Record number of people waiting for NHS hospital treatment in England

Health leaders warn the 'very hard task' of tackling the backlog becomes 'almost impossible' amid ongoing strike action, ITV News Health and Science Correspondent Martin Stew reports

NHS waiting lists in England have hit a new high, with a record 7.68 million people yet to start routine treatment, new figures have revealed.

Between the end of July and June, the number of people waiting for their care to begin rose by 110,000, as strike action by NHS consultants and junior doctors continued to lead to tens of thousands of cancelled appointments.

A £200 million "winter resilience" fund has been unveiled by the government, in response, which Rishi Sunak has said will help ensure patients "get the care that they need".

But the latest figures are evidence that the prime minister is not closing in on his key pledge to cut waiting lists. In January, he said "lists will fall and people will get the care they need more quickly".

Labour has branded the prime minister "Inaction Man" over his refusal "to meet with doctors to end NHS strikes".

Growing waiting lists

Data released by NHS England, on Thursday, showed that the number of people waiting for routine hospital treatment is now at its highest point, since records began in August 2007.

Other key takeaways include:

  • Some 7,289 people are estimated to have been waiting more than 18 months to begin treatment at the end of July - up from 7,177 at the end of June.

  • An estimated 389,952 people had been waiting more than 52 weeks for their care to start at the end of the same month - compared with June, this is up from 383,083.

  • In an update on waiting times for cancer patients, the data showed that although the number of urgent referrals made by GPs was marginally up, the amount who saw a specialist within two weeks had in fact fell by 3% to 77.5%.

  • NHS England had set itself a target of 93% of patients receiving a specialist appointment in two weeks, but it is one of several targets the government has jointly agreed to scrap from October to streamline performance standards.

  • The number of people waiting more than 12 hours in A&E departments in England from a decision to admit to actually being admitted was 28,859 in August - an increase of 21% from 23,934 the previous month.

  • And average response times for ambulances dealing with the most urgent incidents - defined as calls from people with life-threatening illnesses or injuries - fell by four seconds to eight minutes and 17 seconds. However, this is still above the target standard response time of seven minutes.

'Winter resilience' fund

Department of Health and Social Care officials said a £200 million "winter resilience" fund, which was made public on Thursday, will help ensure patients are seen as quickly as possible.
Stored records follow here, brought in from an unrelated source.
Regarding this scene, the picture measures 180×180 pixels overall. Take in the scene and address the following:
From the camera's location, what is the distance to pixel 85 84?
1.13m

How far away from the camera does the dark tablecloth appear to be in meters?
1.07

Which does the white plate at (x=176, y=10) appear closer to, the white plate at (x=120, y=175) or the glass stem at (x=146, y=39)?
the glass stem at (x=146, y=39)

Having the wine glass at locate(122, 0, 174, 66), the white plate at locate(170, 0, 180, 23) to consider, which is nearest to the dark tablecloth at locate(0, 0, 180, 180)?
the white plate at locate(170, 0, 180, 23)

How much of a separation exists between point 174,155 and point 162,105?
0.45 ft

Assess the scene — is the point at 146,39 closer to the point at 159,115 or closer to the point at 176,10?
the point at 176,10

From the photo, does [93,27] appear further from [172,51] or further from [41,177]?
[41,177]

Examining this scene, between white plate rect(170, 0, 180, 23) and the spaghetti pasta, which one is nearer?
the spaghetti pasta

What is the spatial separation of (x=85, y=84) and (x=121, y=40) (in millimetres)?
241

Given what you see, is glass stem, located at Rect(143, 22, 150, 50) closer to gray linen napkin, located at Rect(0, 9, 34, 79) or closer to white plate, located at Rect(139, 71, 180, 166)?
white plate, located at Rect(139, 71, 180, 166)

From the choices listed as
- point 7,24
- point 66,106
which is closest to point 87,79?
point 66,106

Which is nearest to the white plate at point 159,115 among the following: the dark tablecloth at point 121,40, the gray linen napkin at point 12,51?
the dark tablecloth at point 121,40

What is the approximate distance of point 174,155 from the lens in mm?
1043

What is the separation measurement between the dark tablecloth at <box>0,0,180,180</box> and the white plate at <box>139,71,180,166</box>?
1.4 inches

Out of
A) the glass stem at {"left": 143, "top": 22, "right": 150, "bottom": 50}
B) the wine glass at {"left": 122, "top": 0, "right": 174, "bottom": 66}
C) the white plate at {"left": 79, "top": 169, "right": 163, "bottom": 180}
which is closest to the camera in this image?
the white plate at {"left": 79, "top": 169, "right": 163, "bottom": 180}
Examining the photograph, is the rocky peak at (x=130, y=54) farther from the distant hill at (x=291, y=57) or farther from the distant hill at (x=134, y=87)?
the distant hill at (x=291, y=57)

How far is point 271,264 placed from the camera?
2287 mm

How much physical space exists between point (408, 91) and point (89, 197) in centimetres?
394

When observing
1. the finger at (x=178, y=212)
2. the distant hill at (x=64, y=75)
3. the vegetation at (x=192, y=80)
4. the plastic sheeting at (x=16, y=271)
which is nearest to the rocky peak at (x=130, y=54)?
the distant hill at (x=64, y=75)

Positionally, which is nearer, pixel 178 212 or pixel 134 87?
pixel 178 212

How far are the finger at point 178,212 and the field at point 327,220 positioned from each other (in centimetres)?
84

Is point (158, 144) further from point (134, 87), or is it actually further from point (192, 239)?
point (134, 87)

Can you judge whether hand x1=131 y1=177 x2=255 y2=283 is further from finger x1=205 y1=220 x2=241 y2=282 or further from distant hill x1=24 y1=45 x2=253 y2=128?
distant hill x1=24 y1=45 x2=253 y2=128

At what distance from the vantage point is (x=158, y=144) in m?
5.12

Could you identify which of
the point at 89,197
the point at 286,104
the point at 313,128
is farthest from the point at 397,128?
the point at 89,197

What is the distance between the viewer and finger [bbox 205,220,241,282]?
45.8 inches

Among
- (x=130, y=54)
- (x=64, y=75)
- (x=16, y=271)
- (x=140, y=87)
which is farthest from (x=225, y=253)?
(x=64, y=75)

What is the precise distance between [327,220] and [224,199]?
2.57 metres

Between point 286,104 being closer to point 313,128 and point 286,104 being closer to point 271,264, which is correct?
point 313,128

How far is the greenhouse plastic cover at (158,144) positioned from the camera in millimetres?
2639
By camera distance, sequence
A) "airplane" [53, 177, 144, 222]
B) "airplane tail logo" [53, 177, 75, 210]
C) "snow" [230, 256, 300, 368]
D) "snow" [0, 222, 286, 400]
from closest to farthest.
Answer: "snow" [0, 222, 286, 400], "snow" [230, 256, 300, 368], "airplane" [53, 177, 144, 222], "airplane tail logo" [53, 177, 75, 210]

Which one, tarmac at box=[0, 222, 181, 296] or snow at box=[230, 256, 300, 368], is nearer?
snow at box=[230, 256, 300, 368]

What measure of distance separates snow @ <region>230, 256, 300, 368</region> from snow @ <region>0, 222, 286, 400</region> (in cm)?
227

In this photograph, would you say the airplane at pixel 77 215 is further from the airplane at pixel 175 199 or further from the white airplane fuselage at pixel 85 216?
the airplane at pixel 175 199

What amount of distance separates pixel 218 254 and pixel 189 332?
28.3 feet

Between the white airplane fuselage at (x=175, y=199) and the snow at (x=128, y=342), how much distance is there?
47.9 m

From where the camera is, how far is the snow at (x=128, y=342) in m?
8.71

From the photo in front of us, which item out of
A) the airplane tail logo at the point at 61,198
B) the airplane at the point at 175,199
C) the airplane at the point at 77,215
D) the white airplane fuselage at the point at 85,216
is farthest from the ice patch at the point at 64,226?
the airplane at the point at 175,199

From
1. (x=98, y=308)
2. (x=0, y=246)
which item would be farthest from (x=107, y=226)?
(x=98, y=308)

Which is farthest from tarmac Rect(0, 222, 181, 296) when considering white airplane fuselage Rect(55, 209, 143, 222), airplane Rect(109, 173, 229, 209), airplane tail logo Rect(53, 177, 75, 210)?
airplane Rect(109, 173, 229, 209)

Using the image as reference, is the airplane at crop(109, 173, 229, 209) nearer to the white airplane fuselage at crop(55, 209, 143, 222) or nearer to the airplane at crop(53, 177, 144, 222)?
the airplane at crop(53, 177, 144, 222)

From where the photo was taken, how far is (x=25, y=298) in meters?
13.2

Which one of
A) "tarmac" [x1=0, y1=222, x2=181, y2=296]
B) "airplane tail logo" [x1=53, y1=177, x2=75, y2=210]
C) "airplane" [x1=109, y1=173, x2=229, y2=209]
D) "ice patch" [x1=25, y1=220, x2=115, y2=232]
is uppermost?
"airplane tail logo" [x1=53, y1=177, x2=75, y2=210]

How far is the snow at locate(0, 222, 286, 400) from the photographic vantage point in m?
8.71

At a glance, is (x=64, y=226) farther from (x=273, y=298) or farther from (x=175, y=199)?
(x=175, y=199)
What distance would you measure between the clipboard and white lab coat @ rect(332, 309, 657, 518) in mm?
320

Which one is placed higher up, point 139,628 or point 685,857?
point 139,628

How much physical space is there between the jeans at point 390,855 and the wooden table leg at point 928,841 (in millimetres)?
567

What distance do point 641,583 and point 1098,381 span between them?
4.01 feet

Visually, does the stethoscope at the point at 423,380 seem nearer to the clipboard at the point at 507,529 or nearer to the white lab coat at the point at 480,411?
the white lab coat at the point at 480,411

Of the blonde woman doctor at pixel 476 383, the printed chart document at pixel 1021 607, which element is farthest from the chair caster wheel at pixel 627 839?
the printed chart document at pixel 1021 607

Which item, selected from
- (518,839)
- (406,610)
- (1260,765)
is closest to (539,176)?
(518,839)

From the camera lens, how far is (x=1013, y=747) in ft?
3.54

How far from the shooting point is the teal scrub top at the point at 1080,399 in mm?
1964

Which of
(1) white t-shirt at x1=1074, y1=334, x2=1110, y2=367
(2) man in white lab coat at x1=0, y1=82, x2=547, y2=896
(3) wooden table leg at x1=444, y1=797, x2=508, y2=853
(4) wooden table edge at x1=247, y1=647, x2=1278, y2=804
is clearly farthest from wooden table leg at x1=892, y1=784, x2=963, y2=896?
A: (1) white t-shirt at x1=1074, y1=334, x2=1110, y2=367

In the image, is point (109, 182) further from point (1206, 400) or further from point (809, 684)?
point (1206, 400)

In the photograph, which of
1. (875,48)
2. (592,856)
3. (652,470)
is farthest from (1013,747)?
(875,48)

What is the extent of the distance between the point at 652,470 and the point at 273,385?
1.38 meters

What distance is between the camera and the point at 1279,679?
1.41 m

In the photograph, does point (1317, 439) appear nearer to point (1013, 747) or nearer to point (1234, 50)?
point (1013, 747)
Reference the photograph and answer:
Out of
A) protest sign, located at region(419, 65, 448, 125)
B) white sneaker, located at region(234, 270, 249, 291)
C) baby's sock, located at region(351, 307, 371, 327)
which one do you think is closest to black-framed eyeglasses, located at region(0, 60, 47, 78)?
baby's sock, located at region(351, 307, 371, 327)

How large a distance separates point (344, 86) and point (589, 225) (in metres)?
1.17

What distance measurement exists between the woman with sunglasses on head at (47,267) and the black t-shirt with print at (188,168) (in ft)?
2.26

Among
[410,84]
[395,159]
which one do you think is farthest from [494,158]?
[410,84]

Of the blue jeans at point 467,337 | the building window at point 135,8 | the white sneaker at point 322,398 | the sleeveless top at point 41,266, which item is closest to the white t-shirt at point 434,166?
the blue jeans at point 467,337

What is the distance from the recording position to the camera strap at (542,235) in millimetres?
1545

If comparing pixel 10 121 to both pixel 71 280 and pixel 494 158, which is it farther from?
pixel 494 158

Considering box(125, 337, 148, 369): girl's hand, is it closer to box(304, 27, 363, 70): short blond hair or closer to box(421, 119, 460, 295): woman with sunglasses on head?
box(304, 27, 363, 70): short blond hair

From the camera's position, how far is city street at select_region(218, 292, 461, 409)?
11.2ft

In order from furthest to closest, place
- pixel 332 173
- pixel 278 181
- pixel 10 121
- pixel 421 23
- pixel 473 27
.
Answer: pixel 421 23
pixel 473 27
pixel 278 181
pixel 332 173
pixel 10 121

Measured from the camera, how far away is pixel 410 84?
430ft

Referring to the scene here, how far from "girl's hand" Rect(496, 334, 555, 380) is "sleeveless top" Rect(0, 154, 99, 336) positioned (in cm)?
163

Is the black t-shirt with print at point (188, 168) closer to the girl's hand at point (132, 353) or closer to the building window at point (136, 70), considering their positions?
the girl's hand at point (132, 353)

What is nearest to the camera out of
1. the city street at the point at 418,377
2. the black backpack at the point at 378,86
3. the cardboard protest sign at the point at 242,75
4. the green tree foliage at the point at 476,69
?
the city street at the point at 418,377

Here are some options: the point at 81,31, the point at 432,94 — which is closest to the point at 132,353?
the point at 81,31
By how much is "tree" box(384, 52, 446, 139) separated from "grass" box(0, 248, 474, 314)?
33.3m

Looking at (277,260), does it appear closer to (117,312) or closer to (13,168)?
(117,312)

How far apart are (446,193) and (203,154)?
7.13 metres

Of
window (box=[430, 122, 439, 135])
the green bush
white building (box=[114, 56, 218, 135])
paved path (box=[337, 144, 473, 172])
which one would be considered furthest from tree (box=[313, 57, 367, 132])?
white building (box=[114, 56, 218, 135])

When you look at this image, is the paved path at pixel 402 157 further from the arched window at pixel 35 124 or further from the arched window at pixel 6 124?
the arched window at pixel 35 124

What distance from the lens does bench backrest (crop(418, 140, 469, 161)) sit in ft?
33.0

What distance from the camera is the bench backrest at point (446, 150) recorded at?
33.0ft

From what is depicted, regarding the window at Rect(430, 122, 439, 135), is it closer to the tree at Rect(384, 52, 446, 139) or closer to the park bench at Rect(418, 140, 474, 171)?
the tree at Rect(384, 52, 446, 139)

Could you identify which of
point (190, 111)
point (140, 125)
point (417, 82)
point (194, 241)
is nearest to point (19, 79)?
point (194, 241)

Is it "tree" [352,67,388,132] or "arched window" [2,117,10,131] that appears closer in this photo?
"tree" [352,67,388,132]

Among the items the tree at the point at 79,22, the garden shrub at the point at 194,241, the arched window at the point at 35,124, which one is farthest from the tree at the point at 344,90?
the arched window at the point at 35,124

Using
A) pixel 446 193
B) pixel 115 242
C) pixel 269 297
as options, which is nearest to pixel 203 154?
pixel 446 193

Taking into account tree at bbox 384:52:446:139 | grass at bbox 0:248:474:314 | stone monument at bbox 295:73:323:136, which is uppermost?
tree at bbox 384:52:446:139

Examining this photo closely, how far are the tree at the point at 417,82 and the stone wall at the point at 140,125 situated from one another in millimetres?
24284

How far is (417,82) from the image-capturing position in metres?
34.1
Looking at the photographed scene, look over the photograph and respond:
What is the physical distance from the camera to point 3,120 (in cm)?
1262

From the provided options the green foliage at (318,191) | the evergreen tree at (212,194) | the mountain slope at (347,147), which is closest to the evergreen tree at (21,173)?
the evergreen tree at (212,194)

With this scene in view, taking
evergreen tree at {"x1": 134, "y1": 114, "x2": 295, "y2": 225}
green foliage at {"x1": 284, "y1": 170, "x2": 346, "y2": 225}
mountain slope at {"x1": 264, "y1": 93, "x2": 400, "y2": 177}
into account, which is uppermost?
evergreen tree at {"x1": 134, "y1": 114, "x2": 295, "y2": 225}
Officials said the money will also help hospitals keep up with pre-planned surgeries and operations to cut down the record waiting list.

But health commentators have questioned how far the money will go amid ongoing strikes by doctors.

Last winter was branded as one of the worst on record for the NHS and hospital bosses have been planning for months to prevent the same happening this winter.

Speaking to broadcasters, the prime minister insisted his government is "delivering for patients with big improvements in ambulance times and A&E times".

Rishi Sunak has insisted he is 'delivering for patients with big improvements in ambulance times and A&E times'

He said: "Well winter's always a challenging time for the NHS and this year we've started planning for winter earlier than ever before.

"Today, we're announcing £200 million which will go to the NHS to help build extra capacity and resilience for this winter season, making sure that patients can get the care that they need, but also ensure that we can continue to protect planned elective care because that's important too."

Labour's shadow health secretary Wes Streeting, however, hit out at the prime minister, saying: "For millions of patients across England, the NHS is no longer there for them when they need it."

He added: "It will take the party of the NHS to pull it out of this crisis and restore it to good health.

"Labour will train thousands more staff and reform the health service, so it is there for us when we need it once again."